The discovery in 2003 on the island of Flores of a very short female humanoid, nicknamed "Hobbit", has provoked a long-running and sometimes acrimonious debate among scientists: was she really one of a race of mini-humans or was she merely one of us, but with a brain-shrinking disease?

Now it appears that because she had wrists just like us, she was one of us, albeit with a very small brain.

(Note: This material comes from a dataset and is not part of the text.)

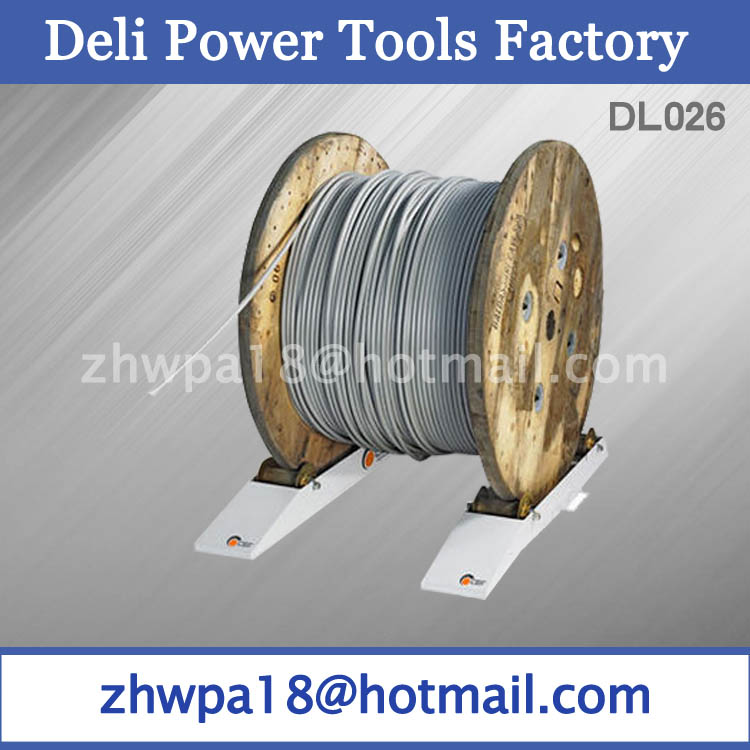Cable-drum take-off rollers Drum Roller Rails manufacture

"What we are beginning to realise is that our recent evolutionary history is much more diverse than we realised," said Matthew Tocheri of the Smithsonian Institution, lead author on the paper in Science that describes the wrist bone analysis. "It's a little shot to our over-inflated modern human egos."

And this statement seems to be proved true with every passing day here in the country of Homo floresiensis. She wasn't a 'normal' human being with a brain-shrinking disease called microcephaly or some form of dwarfism. (I'm tempted to say that she was an Indonesian, except that nationalism is a fairly modern concept in the scale of things.)

Undoubtably she was a hunter-gatherer, a member of the first 'affluent society'. In the tropics, there is food in abundance with seasonal fruits year round. Her needs were within her reach, waiting to be gathered.

There are parallels here with today's urban middle classes hunting and gathering in shopping malls, except herein lies the modern tragedy: man today slaves to bridge the gap between his unlimited wants and his insufficient means. Yet, the original hunter-gathers didn't have to 'slave' their days away because their wants equated with their needs, which were sufficient unto the day. They therefore had time for leisure.

Compare this with the modern materialism of seeking 'more than is sufficient', and the need to buy leisure time. Wanting more than you need is buying into the greed factor fostered by the corporate world.

Consumption is a double tragedy: what begins in inadequacy will end in deprivation. Bringing together an international division of labour, the market makes available a dazzling array of products: all these Good Things within a man's reach - but never all within his grasp. Worse, in this game of consumer free choice, every acquisition is simultaneously a deprivation for every purchase of something is a foregoing of something else, in general only marginally less desirable, and in some particulars more desirable, that could have been had instead.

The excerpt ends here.